(Collected data entries)
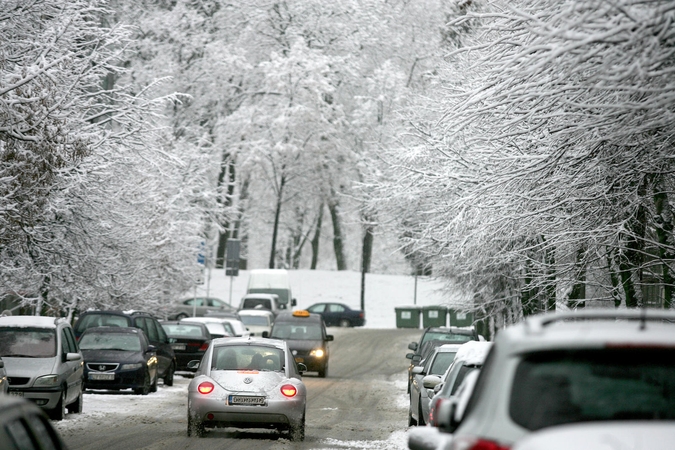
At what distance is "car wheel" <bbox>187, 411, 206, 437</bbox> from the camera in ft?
50.4

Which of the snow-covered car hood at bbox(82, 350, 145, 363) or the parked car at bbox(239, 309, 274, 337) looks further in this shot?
the parked car at bbox(239, 309, 274, 337)

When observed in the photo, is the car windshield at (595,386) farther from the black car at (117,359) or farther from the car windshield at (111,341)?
the car windshield at (111,341)

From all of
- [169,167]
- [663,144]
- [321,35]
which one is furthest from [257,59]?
[663,144]

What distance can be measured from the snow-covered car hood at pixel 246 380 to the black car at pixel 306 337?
50.4ft

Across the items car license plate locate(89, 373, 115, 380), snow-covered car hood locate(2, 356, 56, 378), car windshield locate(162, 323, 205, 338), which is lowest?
car license plate locate(89, 373, 115, 380)

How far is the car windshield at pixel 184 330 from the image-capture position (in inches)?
1209

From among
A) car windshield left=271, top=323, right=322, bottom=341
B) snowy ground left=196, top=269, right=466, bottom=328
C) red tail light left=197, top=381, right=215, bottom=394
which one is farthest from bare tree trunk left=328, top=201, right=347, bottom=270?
red tail light left=197, top=381, right=215, bottom=394

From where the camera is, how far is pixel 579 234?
49.0ft

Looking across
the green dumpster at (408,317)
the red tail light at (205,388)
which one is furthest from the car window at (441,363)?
the green dumpster at (408,317)

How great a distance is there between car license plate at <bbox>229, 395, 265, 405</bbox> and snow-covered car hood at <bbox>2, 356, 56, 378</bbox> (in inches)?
148

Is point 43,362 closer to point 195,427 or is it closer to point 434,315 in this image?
point 195,427

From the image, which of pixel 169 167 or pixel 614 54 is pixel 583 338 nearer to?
pixel 614 54

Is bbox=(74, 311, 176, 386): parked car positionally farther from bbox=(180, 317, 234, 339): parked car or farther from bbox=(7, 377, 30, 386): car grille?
bbox=(7, 377, 30, 386): car grille

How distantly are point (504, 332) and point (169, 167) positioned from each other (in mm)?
36111
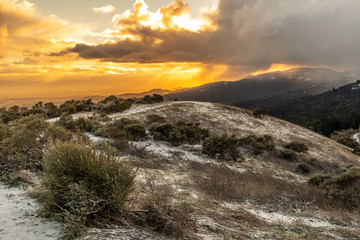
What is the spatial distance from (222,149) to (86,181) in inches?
561

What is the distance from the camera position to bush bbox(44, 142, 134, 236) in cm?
480

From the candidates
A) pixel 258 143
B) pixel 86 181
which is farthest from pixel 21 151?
pixel 258 143

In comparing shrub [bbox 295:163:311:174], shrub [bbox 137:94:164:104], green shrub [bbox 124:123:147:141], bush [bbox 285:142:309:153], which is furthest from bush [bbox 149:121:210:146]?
shrub [bbox 137:94:164:104]

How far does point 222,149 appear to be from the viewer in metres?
18.1

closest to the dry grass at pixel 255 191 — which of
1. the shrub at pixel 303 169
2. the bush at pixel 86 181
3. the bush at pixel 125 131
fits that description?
the bush at pixel 86 181

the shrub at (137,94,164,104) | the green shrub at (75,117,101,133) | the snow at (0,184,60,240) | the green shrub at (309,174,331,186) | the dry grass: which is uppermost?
the shrub at (137,94,164,104)

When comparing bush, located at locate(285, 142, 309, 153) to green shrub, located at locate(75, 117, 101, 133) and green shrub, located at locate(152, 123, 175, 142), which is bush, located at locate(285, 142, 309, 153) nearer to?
green shrub, located at locate(152, 123, 175, 142)

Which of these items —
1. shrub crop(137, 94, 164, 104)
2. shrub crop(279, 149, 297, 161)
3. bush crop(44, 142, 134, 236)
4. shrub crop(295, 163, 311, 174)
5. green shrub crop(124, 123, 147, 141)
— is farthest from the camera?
shrub crop(137, 94, 164, 104)

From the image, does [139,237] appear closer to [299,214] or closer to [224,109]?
[299,214]

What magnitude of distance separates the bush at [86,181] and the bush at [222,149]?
12935mm

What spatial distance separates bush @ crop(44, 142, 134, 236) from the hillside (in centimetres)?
38

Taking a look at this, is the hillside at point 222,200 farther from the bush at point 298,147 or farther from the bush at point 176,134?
the bush at point 298,147

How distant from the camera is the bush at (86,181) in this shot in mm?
4801

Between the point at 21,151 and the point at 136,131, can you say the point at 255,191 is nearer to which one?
the point at 21,151
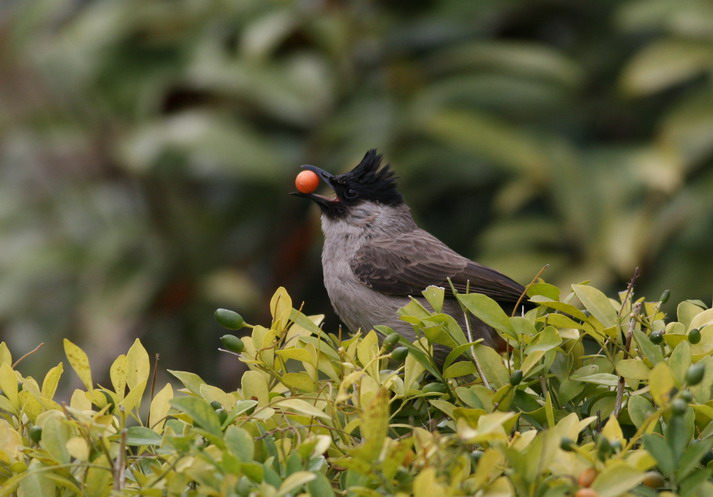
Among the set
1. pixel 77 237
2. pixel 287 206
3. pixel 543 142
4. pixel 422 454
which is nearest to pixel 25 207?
pixel 77 237

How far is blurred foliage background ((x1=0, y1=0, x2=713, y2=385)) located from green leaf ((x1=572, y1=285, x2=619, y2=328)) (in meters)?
4.06

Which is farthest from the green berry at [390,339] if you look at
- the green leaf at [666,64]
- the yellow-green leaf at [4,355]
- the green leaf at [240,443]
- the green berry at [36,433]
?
the green leaf at [666,64]

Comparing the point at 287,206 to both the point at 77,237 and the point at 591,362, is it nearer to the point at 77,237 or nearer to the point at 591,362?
the point at 77,237

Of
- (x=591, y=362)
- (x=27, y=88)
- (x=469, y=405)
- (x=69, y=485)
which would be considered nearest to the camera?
(x=69, y=485)

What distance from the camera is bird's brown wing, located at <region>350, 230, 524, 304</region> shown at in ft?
12.4

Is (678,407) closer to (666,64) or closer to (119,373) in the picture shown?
(119,373)

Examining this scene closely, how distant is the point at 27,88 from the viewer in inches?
314

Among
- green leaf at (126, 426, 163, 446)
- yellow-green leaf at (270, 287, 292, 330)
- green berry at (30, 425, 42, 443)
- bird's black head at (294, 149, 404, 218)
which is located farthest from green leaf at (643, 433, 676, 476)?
bird's black head at (294, 149, 404, 218)

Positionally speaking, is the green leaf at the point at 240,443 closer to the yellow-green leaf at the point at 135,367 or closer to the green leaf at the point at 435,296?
the yellow-green leaf at the point at 135,367

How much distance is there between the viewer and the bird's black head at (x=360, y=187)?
4238 mm

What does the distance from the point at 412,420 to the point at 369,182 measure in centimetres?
214

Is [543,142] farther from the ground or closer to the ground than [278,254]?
farther from the ground

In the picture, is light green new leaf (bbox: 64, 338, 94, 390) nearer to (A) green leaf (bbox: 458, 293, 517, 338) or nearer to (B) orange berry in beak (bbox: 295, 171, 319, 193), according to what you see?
(A) green leaf (bbox: 458, 293, 517, 338)

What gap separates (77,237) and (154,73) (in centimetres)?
142
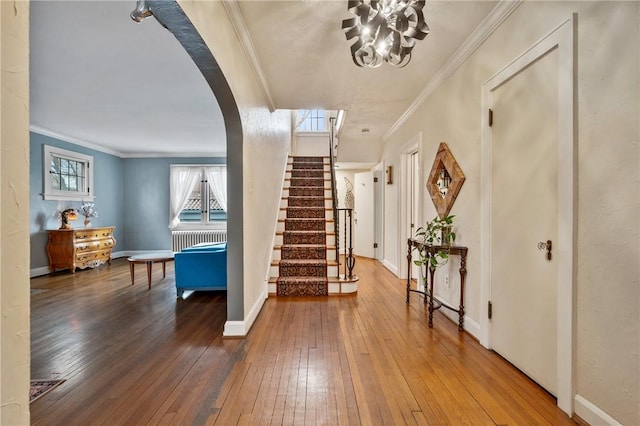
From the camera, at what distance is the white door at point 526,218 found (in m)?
1.78

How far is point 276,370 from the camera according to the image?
2.09 metres

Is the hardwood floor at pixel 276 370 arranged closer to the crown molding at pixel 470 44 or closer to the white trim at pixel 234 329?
the white trim at pixel 234 329

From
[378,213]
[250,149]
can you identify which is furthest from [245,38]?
[378,213]

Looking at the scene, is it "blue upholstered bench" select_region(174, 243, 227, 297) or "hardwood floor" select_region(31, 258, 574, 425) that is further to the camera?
"blue upholstered bench" select_region(174, 243, 227, 297)

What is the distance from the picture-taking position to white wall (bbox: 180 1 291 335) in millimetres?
2049

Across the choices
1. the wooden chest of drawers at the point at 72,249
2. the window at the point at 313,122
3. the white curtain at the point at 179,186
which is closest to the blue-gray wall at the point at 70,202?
the wooden chest of drawers at the point at 72,249

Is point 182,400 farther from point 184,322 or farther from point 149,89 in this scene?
point 149,89

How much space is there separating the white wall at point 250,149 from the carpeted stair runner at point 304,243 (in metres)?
0.31

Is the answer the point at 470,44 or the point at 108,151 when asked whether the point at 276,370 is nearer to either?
the point at 470,44

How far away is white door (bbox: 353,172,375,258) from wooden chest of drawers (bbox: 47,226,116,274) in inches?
216

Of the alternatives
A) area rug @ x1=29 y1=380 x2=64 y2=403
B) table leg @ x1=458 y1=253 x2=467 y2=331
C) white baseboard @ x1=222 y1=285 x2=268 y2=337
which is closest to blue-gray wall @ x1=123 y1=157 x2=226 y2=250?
white baseboard @ x1=222 y1=285 x2=268 y2=337

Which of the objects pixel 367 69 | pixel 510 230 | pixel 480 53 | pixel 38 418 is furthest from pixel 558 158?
pixel 38 418

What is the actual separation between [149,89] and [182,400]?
11.8 feet
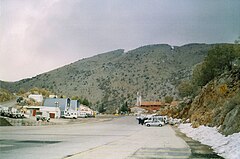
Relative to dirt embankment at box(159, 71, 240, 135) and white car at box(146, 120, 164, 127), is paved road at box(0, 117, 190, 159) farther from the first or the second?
white car at box(146, 120, 164, 127)

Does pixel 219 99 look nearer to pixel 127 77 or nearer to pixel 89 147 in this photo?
pixel 89 147

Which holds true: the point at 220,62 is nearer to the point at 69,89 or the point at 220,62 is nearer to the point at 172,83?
the point at 172,83

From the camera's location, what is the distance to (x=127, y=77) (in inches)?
6658

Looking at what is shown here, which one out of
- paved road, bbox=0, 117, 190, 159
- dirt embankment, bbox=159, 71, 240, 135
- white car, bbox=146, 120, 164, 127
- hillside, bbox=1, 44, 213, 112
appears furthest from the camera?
hillside, bbox=1, 44, 213, 112

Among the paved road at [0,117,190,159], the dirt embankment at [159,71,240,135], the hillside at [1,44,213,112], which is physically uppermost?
the hillside at [1,44,213,112]

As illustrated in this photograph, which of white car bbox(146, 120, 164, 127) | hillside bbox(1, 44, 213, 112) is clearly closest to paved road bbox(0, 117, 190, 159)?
white car bbox(146, 120, 164, 127)

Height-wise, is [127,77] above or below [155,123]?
above

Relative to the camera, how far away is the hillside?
160m

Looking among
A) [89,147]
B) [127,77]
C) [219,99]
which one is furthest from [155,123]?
[127,77]

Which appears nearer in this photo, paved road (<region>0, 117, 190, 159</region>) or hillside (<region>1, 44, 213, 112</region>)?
paved road (<region>0, 117, 190, 159</region>)

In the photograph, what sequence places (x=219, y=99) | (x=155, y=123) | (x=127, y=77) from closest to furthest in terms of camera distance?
(x=219, y=99)
(x=155, y=123)
(x=127, y=77)

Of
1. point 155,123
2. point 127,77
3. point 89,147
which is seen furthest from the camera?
point 127,77

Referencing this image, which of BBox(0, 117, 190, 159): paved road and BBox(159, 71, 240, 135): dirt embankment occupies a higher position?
BBox(159, 71, 240, 135): dirt embankment

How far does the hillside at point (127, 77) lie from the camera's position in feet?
527
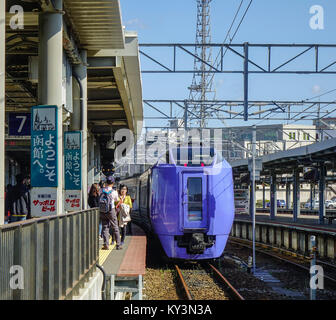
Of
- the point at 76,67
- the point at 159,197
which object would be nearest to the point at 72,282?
the point at 76,67

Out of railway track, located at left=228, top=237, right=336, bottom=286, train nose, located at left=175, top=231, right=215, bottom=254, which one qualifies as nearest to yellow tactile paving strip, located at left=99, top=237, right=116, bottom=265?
train nose, located at left=175, top=231, right=215, bottom=254

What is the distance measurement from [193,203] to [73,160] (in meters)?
4.08

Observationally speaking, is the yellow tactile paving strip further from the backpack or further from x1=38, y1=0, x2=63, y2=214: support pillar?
x1=38, y1=0, x2=63, y2=214: support pillar

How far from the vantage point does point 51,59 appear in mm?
9555

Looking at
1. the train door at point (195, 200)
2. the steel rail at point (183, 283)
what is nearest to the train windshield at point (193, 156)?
the train door at point (195, 200)

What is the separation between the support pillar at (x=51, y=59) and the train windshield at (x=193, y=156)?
570 cm

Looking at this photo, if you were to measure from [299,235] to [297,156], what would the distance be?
4.15m

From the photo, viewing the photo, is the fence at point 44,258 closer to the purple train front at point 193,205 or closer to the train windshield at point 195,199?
the purple train front at point 193,205

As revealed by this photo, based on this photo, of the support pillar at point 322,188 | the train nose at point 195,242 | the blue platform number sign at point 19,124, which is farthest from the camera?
the support pillar at point 322,188

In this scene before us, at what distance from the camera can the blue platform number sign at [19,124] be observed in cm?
1077

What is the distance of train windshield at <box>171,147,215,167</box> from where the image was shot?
48.6 feet

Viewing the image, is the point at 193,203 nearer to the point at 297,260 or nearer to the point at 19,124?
the point at 297,260

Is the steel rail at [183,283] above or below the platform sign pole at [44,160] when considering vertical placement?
below

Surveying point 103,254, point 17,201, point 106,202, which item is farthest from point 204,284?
A: point 17,201
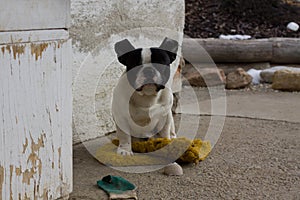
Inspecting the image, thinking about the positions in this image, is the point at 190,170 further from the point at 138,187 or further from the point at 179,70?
the point at 179,70

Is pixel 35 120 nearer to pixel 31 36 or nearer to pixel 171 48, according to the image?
pixel 31 36

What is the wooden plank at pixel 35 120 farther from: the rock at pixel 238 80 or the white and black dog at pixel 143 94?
the rock at pixel 238 80

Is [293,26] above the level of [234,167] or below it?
below

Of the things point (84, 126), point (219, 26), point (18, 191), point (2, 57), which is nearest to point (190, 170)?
point (84, 126)

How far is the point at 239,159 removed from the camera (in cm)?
311

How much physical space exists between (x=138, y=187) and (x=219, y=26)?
5.20 m

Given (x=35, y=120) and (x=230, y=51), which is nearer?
(x=35, y=120)

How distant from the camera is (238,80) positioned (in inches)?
223

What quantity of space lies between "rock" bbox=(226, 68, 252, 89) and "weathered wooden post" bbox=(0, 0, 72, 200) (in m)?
3.58

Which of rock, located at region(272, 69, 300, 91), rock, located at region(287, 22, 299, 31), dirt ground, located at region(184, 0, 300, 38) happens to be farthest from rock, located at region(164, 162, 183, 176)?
rock, located at region(287, 22, 299, 31)

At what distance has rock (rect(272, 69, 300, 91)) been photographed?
538 centimetres

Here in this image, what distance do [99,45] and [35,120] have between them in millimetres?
1437

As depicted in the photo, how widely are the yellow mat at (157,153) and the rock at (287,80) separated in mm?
2547

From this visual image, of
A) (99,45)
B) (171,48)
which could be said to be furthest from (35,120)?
(99,45)
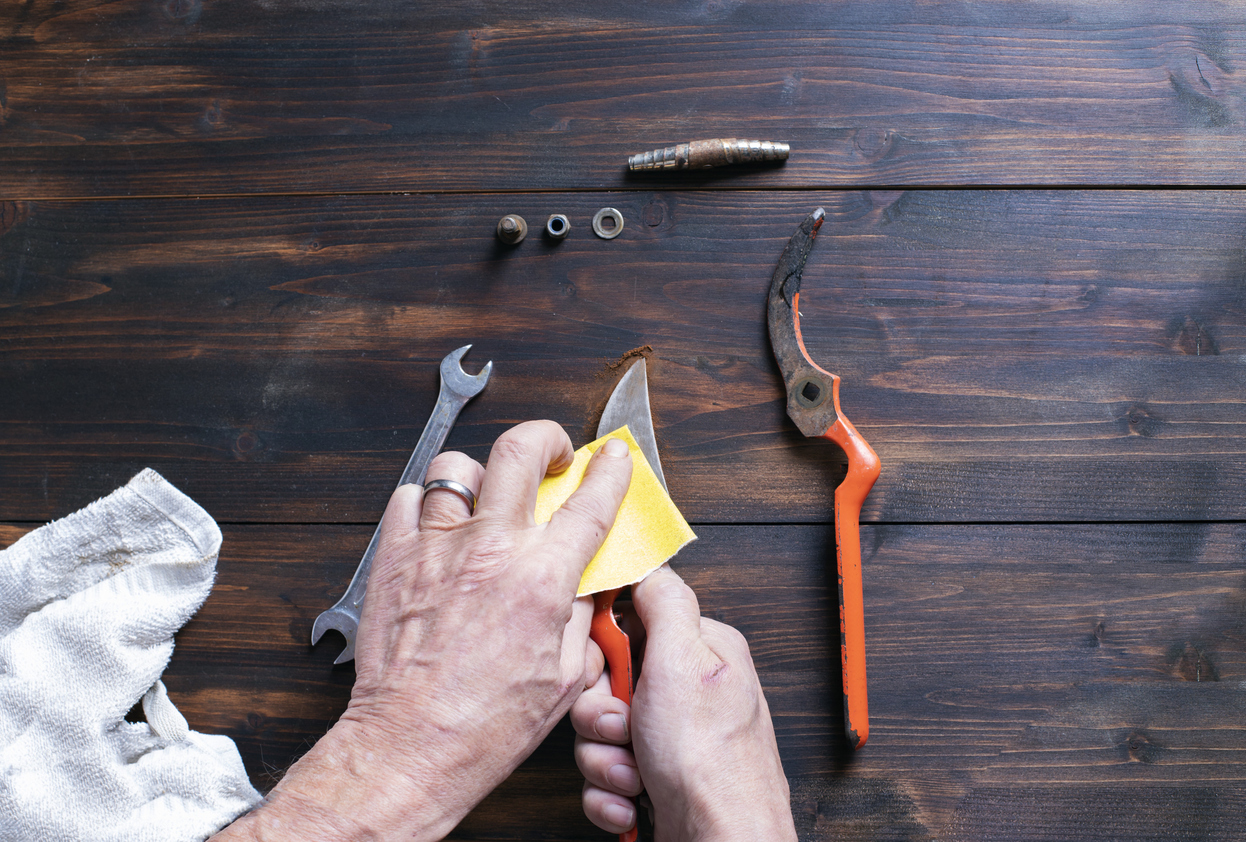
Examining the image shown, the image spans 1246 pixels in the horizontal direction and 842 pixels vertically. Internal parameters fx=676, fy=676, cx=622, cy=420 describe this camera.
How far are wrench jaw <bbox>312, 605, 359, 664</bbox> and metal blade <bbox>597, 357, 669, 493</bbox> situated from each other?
1.24 ft

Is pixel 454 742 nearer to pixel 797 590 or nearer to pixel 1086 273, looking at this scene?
pixel 797 590

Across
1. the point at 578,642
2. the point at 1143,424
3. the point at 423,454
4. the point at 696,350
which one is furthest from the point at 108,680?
the point at 1143,424

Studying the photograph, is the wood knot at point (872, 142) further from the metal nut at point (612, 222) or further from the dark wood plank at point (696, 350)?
the metal nut at point (612, 222)

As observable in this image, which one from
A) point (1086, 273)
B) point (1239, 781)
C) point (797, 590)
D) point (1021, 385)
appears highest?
point (1086, 273)

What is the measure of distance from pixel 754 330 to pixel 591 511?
13.4 inches

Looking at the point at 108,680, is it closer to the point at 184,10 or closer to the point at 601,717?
the point at 601,717

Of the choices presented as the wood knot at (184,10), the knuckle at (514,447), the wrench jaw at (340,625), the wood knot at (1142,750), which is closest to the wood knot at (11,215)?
the wood knot at (184,10)

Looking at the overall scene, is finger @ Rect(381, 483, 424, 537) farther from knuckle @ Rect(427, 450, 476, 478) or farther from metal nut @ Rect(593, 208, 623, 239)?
metal nut @ Rect(593, 208, 623, 239)

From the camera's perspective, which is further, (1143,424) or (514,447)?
(1143,424)

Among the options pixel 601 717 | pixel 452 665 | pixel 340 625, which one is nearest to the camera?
pixel 452 665

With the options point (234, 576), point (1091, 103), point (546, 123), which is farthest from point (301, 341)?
point (1091, 103)

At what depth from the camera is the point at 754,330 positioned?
848 mm

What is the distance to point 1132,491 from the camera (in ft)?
2.75

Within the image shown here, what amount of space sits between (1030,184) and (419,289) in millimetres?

What the task requires: Select every line in the records above that contains the string "spatial". Case counts, so match only that exact capitalization.

Solution to this task:
What is the spatial distance from (222,149) to (86,181) in inches?
What spatial distance separates bush @ crop(44, 142, 134, 236) from the hillside (in centimetres)?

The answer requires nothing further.